Gene expression signatures in the mammalian brain hold the key to understanding neural development and neurological diseases. The goal of this research is to provide atlases of gene and protein expression for the mouse genome in the brain. In order to accomplish this, voxelation was employed in combination with microarray and high-throughput mass spectrometry analysis. Voxelation involves dicing the brain into spatially registered voxels (cubes) at a resolution of 1 mm3. The studies presented here show gene and protein expression patterns in a coronal slice at the level of the striatum. At the most basic level, 20,000 gene and 1,500 protein expression images for this coronal slice are now available to the neuroscience community for reference to other studies. Good reliability of the microarray results were confirmed using multiple replicates, subsequent quantitative RT-PCR voxelation, mass spectrometry voxelation and publicly available in situ hybridization data. Higher levels of analysis identify clusters of genes that have unexpected patterns, such as a dorsal/ventral gradient of expression not restricted to known anatomical boundaries.
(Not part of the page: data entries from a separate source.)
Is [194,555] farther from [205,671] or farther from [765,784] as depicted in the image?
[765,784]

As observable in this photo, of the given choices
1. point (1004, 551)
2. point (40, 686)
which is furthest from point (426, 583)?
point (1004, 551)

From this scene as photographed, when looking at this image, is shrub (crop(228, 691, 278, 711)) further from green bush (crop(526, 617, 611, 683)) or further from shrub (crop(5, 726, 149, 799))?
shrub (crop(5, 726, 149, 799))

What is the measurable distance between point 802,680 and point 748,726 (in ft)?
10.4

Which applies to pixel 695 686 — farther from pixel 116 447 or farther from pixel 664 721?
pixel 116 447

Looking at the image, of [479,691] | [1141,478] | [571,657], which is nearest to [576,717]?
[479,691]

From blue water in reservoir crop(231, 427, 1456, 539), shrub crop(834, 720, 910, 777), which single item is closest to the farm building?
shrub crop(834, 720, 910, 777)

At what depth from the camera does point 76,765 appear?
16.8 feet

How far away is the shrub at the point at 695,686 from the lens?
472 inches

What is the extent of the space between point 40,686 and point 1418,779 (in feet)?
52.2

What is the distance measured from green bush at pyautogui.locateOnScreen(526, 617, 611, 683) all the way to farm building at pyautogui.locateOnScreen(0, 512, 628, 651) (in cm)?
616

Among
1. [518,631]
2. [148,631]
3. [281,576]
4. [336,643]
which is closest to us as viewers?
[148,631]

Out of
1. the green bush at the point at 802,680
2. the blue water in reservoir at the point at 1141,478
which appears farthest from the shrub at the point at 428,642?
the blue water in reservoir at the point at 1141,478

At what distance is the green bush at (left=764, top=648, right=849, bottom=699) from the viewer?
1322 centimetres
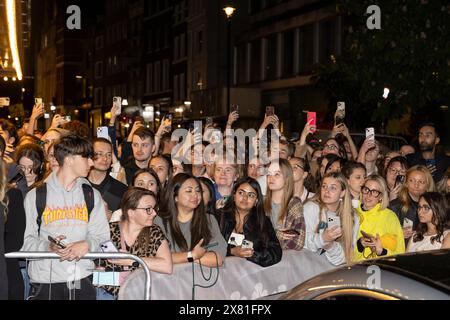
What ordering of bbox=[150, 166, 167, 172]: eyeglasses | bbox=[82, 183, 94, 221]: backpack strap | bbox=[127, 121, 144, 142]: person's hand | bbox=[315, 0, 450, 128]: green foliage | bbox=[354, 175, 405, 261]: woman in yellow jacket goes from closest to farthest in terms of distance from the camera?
bbox=[82, 183, 94, 221]: backpack strap < bbox=[354, 175, 405, 261]: woman in yellow jacket < bbox=[150, 166, 167, 172]: eyeglasses < bbox=[127, 121, 144, 142]: person's hand < bbox=[315, 0, 450, 128]: green foliage

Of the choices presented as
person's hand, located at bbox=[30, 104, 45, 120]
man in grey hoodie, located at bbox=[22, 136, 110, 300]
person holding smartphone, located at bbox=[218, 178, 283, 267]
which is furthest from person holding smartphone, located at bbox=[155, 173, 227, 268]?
person's hand, located at bbox=[30, 104, 45, 120]

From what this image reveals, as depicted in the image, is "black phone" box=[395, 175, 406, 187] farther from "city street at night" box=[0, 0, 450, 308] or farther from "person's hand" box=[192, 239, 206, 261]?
"person's hand" box=[192, 239, 206, 261]

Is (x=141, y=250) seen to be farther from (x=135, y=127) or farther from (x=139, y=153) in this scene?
(x=135, y=127)

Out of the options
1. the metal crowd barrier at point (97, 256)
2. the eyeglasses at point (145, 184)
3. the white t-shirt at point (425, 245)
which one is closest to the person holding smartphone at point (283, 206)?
the white t-shirt at point (425, 245)

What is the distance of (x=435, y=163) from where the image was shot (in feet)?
33.0

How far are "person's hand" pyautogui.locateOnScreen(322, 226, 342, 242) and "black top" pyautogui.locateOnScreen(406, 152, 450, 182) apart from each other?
3.82 metres

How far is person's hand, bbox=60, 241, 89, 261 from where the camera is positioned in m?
5.08

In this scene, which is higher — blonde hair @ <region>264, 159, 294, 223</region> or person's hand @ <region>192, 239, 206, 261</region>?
blonde hair @ <region>264, 159, 294, 223</region>

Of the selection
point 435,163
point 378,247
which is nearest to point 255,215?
point 378,247

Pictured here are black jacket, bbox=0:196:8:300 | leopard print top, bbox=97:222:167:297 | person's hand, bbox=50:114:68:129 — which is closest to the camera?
black jacket, bbox=0:196:8:300

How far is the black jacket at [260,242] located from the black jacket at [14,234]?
195cm

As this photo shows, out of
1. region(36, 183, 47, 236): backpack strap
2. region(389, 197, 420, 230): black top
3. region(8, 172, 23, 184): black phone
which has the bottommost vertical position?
region(389, 197, 420, 230): black top

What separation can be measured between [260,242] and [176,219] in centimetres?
76

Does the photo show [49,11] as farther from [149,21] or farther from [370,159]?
[370,159]
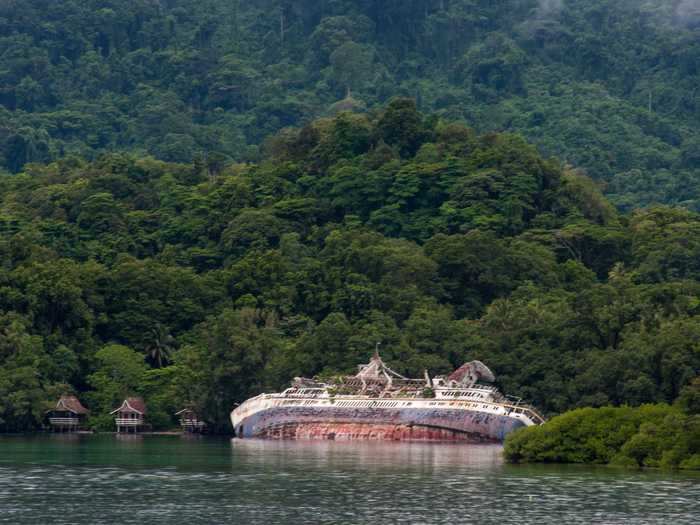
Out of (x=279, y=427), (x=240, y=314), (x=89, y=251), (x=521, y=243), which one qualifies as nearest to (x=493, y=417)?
(x=279, y=427)

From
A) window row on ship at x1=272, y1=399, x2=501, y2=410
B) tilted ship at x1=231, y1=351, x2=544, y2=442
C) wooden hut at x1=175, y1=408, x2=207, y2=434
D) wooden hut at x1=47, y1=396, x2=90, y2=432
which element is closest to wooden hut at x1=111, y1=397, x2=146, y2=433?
wooden hut at x1=47, y1=396, x2=90, y2=432

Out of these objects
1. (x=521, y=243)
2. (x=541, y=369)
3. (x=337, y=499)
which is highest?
(x=521, y=243)

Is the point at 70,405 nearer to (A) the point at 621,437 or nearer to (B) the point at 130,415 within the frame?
(B) the point at 130,415

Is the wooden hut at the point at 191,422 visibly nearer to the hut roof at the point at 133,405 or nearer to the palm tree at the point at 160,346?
the hut roof at the point at 133,405

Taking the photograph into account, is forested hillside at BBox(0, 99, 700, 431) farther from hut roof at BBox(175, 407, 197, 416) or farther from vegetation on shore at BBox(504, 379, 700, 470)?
vegetation on shore at BBox(504, 379, 700, 470)

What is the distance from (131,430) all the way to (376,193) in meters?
49.7

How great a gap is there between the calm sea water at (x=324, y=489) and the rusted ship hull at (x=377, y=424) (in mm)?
6204

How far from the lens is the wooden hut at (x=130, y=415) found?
116 metres

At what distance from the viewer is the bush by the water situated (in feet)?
255

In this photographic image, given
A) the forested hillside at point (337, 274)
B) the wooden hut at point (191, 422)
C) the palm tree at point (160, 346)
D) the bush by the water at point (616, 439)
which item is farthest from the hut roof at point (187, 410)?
the bush by the water at point (616, 439)

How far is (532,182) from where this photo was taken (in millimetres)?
156375

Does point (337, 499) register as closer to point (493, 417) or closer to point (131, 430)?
point (493, 417)

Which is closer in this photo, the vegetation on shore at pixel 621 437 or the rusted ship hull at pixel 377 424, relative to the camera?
the vegetation on shore at pixel 621 437

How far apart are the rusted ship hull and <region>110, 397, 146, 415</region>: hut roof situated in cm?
1082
Additionally, this cross-modality study investigates the relationship between transcript and protein levels which have previously been thought to be difficult to relate directly.;The final study of this dissertation involves characterizing two pharmacological mouse models of Parkinson's disease using transcriptomic and proteomic techniques. Microarray and high-throughput mass spectrometry analyses of the mouse striatum demonstrate a large number of genes and proteins that are differentially regulated in response to treatment. Again, this cross-modality study provides insights into potential translation controls of drug response. MicroRNA suppression of protein expression is a strong candidate as a controlling agent in this process. The findings of this study provide the neuroscience community with further insights into the molecular architecture of the brain in two pharmacological models of Parkinson's disease in the mouse.